[Records of questions based on scenes]
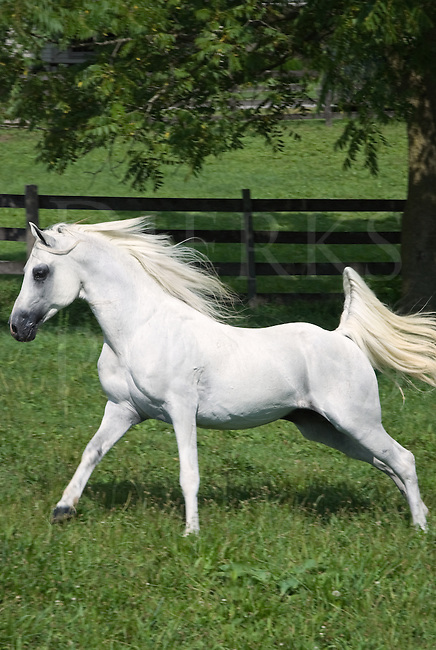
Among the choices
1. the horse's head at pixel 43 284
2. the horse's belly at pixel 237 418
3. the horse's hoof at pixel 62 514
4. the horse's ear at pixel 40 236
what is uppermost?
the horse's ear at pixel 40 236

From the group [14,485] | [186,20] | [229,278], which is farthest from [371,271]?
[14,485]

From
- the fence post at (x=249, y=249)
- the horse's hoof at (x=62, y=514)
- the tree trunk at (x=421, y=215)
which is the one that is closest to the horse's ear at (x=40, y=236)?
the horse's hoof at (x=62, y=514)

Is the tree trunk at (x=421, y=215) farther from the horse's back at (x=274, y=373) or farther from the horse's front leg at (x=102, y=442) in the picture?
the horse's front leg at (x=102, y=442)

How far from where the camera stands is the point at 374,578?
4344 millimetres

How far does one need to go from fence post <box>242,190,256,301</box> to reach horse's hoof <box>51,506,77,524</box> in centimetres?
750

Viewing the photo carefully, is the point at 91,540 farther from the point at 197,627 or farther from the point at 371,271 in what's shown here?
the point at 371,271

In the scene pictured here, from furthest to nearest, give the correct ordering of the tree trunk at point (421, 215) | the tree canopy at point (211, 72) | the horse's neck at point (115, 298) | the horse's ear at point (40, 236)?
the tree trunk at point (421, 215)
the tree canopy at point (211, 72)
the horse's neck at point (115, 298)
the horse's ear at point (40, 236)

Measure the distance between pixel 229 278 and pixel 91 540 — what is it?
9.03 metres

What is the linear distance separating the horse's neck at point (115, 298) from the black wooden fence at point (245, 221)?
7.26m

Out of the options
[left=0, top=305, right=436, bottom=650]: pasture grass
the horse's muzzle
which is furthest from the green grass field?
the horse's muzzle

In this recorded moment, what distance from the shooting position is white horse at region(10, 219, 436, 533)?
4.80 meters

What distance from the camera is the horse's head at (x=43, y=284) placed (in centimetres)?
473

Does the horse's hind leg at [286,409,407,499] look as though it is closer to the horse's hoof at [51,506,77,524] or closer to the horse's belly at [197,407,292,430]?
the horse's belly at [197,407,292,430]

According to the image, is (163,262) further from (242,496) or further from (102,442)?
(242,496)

▸ **TASK GOAL**:
Copy all of the items above word for word, omitting the pictures.

▸ **RESPONSE TO THIS TASK**:
Among the choices
1. the horse's head at pixel 43 284
2. the horse's belly at pixel 237 418
3. the horse's hoof at pixel 62 514
4. the horse's ear at pixel 40 236
what is uppermost?
the horse's ear at pixel 40 236

From the group [14,485] | [186,20] | [229,278], which is farthest from [371,271]?
[14,485]

From
- the fence post at (x=249, y=249)
- the horse's hoof at (x=62, y=514)
- the tree trunk at (x=421, y=215)
which is the one that is closest to the horse's ear at (x=40, y=236)?
the horse's hoof at (x=62, y=514)

Is the tree trunk at (x=421, y=215) farther from the horse's back at (x=274, y=373) or farther from the horse's front leg at (x=102, y=442) in the picture?
the horse's front leg at (x=102, y=442)

How far from where the camera stands is the point at 374,578?
4344 millimetres

How far does one need to go from fence post <box>242,190,256,301</box> to reach horse's hoof <box>51,506,77,524</box> in centimetres?
750

Viewing the photo carefully, is the point at 91,540 farther from the point at 197,627 or farther from the point at 371,271 in what's shown here?
the point at 371,271

In the scene pictured here, from furthest to nearest, give the correct ordering of the tree trunk at point (421, 215) | the tree canopy at point (211, 72) | the horse's neck at point (115, 298) | the horse's ear at point (40, 236)?
the tree trunk at point (421, 215)
the tree canopy at point (211, 72)
the horse's neck at point (115, 298)
the horse's ear at point (40, 236)

Measure the distance between pixel 229 278 and pixel 91 540 — what is it?
9.03 metres

What is the linear distance separating the horse's neck at point (115, 298) from the black wooden fence at point (245, 221)?
7.26m

Out of the options
[left=0, top=305, right=436, bottom=650]: pasture grass
the horse's muzzle
which is furthest from the green grass field?
the horse's muzzle

In this recorded moment, what distance from the shooting position is white horse at region(10, 219, 436, 533)?
4.80 meters

What distance from the camera is the horse's head at (x=43, y=284) placed (in centimetres)?
473

Does the horse's hind leg at [286,409,407,499] look as though it is closer to the horse's hoof at [51,506,77,524] or closer to the horse's belly at [197,407,292,430]?
the horse's belly at [197,407,292,430]

According to the image, is (163,262) further from (242,496) or further from (102,442)?
(242,496)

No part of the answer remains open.